"I have raised my eyes, looked at the sun, and it has dazzled me," he said. "Ah, lady, I have had such dreams, of love that overleaped all barriers, as Art has rendered loveliness immortal for all time. I have dreamed of loves such as Petrarch had for Laura, Dante for Beatrice, and I wake to call myself mad for indulging in such dreams."

She was deeply interested. This was exactly as heros spoke in novels; they always had a lofty contempt for money, and talked as though love was the only and universal good. She looked half shyly at him; he was very handsome, this young artist who loved her so, and very sad. How dearly he loved her, and how strange it was! In all this wide world there was not one who cared for her as he did; the thought seemed to bring her nearer to him. No one had ever talked of loving her before.
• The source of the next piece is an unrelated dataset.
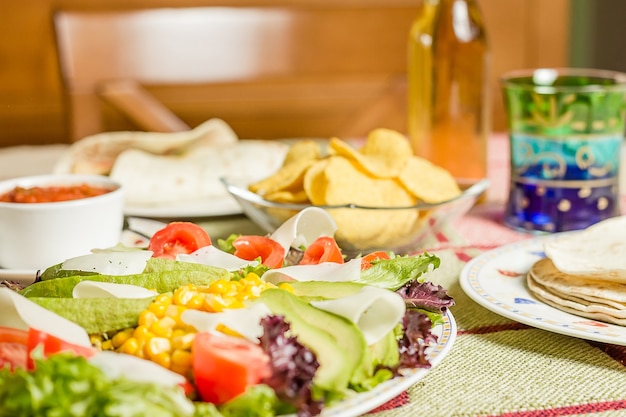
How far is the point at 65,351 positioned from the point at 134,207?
104cm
Perhaps the beauty of the May evening softened her and inclined her heart to him; for after a few minutes' silence she said to him:

"We are forgetting the very object for which I consented to see you."


CHAPTER VI.

"It is no wonder," replied Allan Lyster. "I forget everything in speaking to you. You do well, lady, in making me remember myself."

"Do not mistake me," she said gently. "I only thought time is flying, and I have not said yet what I promised your sister I would say."

They had walked down the orchard, and they stood now under the spreading boughs of a large apple tree—the pink and white blossoms made the loveliest frame for that most fair face. She was lovely as the blossoms themselves.

"I feel like a criminal," said Allan Lyster; "and as though you were my judge. I tremble to know what you have to say."

"Yet it is not very terrible, Mr. Lyster. Your sister is my dearest friend, and she tells me that you are thinking of going abroad. She is very miserable over it. She fancies she should never see you again. I promised her that I would persuade you to stay."